First off, we should note that the president of Spain is not a 'president' in the way that you or I think of a president. In Spain, El Presidente del Gobierno is actually something closer to a prime minister - the leader of the Spanish legislature - rather than a separate, American-style executive president. The president is a post completely created by the 1978 Spanish Constitution. Prior to 1978, Spain endured nearly four decades of a military dictatorship. Despite a short-lived republic in the 1930s, prior to that Spain had been an absolute monarchy for centuries. Therefore, the 1978 Spanish Constitution created an entirely new post.

President

Though the official head of state is still the king, as Spain was declared a constitutional monarchy, for all practical reasons the president is Spain's head of state. In Spain, the president is officially nominated by the king after a general election. In the run-up to a general election, each party nominates its party leader as the possible president of the government. This makes elections a bit different for Spaniards than they are in the U.S. for you or me; Spanish voters don't actually get to vote directly for their president! Instead they vote only for their local candidate, and their vote essentially counts as a vote for the party leader as president as well!

Though the king may technically nominate whichever leader he pleases, he has always nominated the leader whose party wins either a majority or plurality of the seats in the Spanish Cortes' lower house, the Congress. After the king's official nomination, the president still must give a long speech to Congress detailing his plans for governing. Afterward, the Congress votes on whether to place their confidence in the president; the president must win a majority of the votes to be placed in office.

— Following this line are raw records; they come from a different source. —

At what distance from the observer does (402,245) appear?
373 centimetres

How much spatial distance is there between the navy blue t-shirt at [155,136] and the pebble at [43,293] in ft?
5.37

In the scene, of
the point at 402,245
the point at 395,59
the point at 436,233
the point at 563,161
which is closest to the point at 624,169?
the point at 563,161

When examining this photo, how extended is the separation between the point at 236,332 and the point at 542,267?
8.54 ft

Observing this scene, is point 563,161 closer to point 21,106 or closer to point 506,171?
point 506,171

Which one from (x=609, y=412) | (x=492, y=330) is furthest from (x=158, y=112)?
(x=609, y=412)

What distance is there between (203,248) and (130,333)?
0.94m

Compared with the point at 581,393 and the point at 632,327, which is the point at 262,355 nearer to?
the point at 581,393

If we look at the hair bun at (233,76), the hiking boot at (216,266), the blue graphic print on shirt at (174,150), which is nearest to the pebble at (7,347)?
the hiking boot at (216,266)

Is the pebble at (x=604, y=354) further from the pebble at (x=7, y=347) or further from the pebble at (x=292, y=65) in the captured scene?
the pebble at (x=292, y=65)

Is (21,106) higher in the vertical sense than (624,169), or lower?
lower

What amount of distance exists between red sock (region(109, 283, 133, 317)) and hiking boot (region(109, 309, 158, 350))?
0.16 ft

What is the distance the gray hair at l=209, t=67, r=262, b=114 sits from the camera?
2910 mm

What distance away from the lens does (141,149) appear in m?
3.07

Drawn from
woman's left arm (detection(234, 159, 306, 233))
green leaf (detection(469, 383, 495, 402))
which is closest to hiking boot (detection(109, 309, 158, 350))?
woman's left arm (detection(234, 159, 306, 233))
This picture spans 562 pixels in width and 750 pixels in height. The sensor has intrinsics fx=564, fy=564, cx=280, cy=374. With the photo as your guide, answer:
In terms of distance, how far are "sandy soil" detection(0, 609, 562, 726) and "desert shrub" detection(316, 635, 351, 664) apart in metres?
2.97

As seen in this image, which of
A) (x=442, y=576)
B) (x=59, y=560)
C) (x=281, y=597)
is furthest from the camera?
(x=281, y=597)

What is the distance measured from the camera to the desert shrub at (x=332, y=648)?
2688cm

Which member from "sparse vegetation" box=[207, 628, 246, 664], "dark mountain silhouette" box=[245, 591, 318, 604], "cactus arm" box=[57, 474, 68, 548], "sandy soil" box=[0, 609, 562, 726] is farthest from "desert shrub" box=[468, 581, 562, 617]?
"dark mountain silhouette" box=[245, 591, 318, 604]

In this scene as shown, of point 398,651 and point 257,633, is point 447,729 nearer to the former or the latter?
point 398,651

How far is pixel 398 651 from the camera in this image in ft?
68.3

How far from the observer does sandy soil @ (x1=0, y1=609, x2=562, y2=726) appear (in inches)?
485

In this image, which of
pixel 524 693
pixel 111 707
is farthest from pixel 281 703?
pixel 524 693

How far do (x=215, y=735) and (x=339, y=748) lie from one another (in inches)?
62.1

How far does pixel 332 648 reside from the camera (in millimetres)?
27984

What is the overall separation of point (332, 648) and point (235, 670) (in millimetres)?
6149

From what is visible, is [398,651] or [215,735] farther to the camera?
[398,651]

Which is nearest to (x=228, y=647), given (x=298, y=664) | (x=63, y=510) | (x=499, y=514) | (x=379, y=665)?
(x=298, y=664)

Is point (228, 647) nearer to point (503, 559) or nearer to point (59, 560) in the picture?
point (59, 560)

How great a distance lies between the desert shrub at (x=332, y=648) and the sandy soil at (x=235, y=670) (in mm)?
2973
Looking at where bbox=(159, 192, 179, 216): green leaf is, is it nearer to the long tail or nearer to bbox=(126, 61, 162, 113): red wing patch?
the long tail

In comparison to other Western countries with strong presidencies, like the United States or France, the Spanish presidency is a relatively weak position. The president is charged with all Spanish foreign policy and takes up the spot allotted to the Spanish executive in the European Council, and represents Spain at all meetings of foreign leaders. The Spanish president is also considered the 'defender of the nation,' and can direct Spain's armed forces to prepare for the defense of the nation if Spain is attacked. The Spanish president and his administration are charged with ensuring the day-to-day business of the government runs smoothly.